* TASK BRIEF *
Copy out, word for word, every line of the items from the one holding "From furthest to nearest, reorder" through the final line of the items, inclusive.

* LISTED ENTRIES *
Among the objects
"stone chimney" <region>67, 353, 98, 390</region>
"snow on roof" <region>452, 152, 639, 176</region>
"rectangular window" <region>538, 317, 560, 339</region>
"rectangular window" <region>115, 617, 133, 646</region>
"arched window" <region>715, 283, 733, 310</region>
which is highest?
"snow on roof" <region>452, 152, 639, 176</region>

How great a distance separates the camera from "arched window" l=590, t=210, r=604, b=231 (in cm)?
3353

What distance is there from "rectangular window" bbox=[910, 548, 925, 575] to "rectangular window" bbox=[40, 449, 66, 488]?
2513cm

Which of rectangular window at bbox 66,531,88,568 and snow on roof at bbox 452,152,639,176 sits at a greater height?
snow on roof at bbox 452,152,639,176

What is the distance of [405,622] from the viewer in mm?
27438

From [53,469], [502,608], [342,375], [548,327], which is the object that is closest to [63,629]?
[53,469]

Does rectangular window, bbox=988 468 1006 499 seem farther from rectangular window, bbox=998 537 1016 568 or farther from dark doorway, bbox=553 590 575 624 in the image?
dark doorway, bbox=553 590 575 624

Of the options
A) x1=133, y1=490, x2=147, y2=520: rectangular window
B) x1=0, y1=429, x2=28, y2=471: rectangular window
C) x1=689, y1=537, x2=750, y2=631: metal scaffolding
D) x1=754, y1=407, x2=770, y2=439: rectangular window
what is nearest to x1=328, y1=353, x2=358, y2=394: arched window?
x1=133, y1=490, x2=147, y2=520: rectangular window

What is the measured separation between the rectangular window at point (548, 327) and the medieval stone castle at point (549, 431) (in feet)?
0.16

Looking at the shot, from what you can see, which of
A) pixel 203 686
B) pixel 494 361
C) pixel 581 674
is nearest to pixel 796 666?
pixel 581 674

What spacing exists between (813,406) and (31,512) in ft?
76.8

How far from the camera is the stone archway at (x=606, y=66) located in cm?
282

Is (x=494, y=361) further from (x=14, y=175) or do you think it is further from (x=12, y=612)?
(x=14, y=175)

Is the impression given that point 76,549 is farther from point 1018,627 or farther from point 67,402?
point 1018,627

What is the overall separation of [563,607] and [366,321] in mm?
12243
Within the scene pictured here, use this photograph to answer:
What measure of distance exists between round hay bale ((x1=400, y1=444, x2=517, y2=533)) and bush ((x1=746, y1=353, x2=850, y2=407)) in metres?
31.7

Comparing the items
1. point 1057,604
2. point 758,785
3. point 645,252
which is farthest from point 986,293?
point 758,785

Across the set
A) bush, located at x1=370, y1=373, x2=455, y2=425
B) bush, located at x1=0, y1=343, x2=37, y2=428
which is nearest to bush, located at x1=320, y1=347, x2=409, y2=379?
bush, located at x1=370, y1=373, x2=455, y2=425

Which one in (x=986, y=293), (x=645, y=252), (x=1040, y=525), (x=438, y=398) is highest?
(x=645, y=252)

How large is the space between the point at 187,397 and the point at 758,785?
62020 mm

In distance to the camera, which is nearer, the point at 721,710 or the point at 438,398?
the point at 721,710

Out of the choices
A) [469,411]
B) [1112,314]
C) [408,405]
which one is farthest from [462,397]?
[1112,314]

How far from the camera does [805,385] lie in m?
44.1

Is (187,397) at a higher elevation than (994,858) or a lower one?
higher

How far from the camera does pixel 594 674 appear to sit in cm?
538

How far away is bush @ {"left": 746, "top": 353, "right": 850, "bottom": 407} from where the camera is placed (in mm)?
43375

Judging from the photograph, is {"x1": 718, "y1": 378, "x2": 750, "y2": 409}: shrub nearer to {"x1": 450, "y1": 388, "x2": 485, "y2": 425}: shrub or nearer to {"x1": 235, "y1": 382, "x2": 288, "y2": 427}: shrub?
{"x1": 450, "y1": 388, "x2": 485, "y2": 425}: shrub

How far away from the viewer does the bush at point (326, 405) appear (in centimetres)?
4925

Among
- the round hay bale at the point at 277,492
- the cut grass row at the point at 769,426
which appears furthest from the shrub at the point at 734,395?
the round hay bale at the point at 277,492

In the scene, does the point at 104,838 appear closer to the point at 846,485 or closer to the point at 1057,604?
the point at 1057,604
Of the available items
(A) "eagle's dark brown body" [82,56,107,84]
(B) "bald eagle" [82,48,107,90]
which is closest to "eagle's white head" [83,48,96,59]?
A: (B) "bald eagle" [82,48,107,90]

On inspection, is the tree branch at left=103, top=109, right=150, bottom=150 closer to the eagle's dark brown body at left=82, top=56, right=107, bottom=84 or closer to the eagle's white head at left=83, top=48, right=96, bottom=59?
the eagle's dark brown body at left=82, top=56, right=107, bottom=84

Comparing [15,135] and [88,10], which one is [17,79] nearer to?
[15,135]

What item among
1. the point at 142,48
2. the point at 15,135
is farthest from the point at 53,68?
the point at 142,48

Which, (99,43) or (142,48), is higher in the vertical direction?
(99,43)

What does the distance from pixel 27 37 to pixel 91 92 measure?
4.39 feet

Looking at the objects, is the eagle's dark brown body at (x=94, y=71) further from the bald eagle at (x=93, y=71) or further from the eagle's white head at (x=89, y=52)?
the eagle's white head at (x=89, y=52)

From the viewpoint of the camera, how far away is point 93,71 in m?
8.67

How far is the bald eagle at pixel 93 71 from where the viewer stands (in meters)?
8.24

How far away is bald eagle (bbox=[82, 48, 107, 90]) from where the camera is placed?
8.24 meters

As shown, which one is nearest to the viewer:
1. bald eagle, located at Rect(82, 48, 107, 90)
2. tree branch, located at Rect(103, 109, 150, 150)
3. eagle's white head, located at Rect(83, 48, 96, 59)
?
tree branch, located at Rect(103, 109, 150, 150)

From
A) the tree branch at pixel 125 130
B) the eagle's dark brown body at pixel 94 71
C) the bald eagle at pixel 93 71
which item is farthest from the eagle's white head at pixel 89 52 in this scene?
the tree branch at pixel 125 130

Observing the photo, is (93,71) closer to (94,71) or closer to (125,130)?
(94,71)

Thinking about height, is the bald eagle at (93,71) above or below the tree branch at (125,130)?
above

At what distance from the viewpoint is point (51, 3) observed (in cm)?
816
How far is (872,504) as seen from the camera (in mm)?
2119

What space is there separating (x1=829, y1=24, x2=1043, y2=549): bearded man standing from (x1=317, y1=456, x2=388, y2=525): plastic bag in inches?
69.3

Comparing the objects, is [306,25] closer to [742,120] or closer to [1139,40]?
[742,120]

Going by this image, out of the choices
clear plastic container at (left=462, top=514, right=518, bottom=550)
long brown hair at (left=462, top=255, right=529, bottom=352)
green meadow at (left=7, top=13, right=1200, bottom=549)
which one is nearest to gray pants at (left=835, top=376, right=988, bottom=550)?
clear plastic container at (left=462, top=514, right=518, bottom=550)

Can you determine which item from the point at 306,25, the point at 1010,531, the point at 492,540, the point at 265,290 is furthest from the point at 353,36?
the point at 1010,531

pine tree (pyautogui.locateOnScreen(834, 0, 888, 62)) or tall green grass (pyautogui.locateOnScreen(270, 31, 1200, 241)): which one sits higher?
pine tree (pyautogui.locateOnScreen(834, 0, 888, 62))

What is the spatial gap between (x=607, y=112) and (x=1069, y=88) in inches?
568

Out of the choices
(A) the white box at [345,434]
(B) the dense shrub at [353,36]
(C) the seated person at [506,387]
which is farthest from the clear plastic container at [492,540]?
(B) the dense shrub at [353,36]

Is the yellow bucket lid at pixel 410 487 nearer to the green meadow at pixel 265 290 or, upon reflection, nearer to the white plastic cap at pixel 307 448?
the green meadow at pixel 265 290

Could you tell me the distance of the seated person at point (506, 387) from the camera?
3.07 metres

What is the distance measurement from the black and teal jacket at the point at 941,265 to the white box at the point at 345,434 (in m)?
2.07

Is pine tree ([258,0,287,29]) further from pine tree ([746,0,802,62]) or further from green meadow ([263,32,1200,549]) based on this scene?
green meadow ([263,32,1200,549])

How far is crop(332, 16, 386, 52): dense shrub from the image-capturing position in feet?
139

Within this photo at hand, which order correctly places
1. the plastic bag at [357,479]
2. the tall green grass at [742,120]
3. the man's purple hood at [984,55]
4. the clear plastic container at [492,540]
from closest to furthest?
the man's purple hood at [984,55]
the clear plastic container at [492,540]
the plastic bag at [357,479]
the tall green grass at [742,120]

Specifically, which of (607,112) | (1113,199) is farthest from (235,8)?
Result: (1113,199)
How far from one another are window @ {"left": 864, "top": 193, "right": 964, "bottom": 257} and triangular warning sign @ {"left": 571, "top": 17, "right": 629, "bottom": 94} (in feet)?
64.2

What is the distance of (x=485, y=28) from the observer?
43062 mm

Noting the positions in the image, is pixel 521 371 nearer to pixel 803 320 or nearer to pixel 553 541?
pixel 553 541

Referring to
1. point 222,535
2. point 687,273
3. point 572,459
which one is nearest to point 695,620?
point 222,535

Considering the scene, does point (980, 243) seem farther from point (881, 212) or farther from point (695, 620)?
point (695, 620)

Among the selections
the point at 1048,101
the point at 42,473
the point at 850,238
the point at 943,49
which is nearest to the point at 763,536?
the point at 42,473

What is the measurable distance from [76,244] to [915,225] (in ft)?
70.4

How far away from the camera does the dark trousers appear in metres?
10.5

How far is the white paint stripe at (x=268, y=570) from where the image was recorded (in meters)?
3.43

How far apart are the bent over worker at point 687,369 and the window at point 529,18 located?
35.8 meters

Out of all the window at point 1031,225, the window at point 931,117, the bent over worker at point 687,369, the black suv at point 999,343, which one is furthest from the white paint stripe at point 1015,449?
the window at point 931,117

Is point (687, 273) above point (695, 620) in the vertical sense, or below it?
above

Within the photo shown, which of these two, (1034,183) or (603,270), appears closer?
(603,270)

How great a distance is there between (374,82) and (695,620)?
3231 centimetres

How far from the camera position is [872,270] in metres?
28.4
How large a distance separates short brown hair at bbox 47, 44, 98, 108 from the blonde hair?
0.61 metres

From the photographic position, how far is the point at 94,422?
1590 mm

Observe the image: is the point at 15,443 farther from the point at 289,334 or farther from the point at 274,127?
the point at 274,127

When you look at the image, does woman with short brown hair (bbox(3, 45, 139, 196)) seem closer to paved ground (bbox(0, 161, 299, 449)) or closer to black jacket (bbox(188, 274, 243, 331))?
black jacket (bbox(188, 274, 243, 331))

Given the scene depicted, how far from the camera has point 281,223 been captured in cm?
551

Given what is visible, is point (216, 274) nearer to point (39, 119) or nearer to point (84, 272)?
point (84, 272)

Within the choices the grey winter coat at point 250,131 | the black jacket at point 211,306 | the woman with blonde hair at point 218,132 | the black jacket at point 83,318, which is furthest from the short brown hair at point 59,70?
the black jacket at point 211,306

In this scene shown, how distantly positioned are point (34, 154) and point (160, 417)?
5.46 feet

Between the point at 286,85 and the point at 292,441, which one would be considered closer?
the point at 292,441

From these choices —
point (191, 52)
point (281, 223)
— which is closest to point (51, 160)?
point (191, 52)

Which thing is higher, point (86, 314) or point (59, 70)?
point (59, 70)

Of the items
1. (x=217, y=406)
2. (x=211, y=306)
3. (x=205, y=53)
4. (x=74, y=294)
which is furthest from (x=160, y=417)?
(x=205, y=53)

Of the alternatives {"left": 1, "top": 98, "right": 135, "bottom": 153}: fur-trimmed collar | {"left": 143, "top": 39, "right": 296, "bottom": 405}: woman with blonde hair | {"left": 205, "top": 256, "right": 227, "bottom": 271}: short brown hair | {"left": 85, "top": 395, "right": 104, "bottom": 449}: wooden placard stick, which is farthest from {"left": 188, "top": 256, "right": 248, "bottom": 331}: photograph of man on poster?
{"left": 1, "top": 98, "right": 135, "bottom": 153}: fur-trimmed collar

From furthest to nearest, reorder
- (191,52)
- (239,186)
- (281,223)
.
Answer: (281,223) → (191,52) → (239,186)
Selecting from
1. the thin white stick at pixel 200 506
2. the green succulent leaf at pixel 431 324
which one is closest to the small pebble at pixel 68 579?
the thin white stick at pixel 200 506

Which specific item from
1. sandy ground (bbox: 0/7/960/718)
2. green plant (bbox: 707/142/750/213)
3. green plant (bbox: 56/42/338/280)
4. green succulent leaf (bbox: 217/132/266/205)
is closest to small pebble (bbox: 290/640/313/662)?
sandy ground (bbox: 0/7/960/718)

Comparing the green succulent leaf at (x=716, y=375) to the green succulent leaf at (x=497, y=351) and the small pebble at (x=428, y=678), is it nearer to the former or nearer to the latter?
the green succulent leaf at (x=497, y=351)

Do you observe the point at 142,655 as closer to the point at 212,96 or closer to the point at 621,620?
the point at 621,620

* WORKED ANSWER *
From furthest to nearest, reorder
- (191,52)
- (239,186)
- (281,223)
.
Answer: (281,223) → (191,52) → (239,186)
Selecting from
1. the thin white stick at pixel 200 506
2. the green succulent leaf at pixel 431 324
which one is closest to the small pebble at pixel 68 579?
the thin white stick at pixel 200 506

Which specific item from
1. sandy ground (bbox: 0/7/960/718)
2. green plant (bbox: 707/142/750/213)
3. green plant (bbox: 56/42/338/280)
4. green succulent leaf (bbox: 217/132/266/205)
is closest to small pebble (bbox: 290/640/313/662)?
sandy ground (bbox: 0/7/960/718)

Comparing the green succulent leaf at (x=716, y=375) to the green succulent leaf at (x=497, y=351) and the small pebble at (x=428, y=678), is it nearer to the former or nearer to the latter?
the green succulent leaf at (x=497, y=351)

Do you observe the point at 142,655 as closer to the point at 212,96 or closer to the point at 621,620?
the point at 621,620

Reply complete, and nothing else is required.